Excerpt:
———
Sometimes, evidence proves seemingly logical arguments and analyses wrong.
I used to be a critic of prevailing wage laws–I was persuaded that such laws interfered with the market for construction services and added unnecessary costs to the public projects financed with taxpayer dollars. I agreed with those who argued for repeal of such laws by contending that if we did away with prevailing wage, taxpayers could save hundreds of millions of dollars on public projects, because non-union contractors who didn’t pay prevailing wage would begin bidding on those jobs, generating more competition.
Unfortunately, the evidence doesn’t support that theory, logical as it seemed.
In 2017, the Wisconsin state Legislature repealed prevailing wage. The state’s prevailing wage laws established local market-based minimum wages on the construction of schools, roads and other taxpayer-funded projects. It ensured that contractors were paying their workers fair market wages while also investing in training and apprenticeship programs that ensure the state has a stable supply of skilled craft workers to perform dangerous and demanding jobs.
———
Set task A:
Answer these questions about the prevailing wage passage:
(i) In what year did the Wisconsin state Legislature repeal prevailing wage?
(ii) Who did the writer expect would begin bidding on public projects if prevailing wage were done away with?
(iii) On the construction of what did the state's prevailing wage laws establish local minimum wages?
The rows that follow are unrelated to the prevailing wage passage.

Supplied data:
———
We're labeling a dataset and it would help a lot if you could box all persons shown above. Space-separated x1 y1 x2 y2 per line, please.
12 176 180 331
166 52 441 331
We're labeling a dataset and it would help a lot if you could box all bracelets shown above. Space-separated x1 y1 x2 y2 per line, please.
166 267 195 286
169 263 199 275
———
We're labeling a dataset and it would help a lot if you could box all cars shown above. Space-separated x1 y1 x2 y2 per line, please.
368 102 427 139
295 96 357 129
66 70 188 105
———
Set task B: Please list, copied in full, each row that contains the word "dataset".

Complete answer A:
(i) 2017
(ii) Non-union contractors who didn't pay prevailing wage
(iii) Schools, roads and other taxpayer-funded projects

Complete answer B:
We're labeling a dataset and it would help a lot if you could box all persons shown above. Space-separated x1 y1 x2 y2 per line, please.
We're labeling a dataset and it would help a lot if you could box all bracelets shown above. Space-separated x1 y1 x2 y2 per line, please.
We're labeling a dataset and it would help a lot if you could box all cars shown above. Space-separated x1 y1 x2 y2 per line, please.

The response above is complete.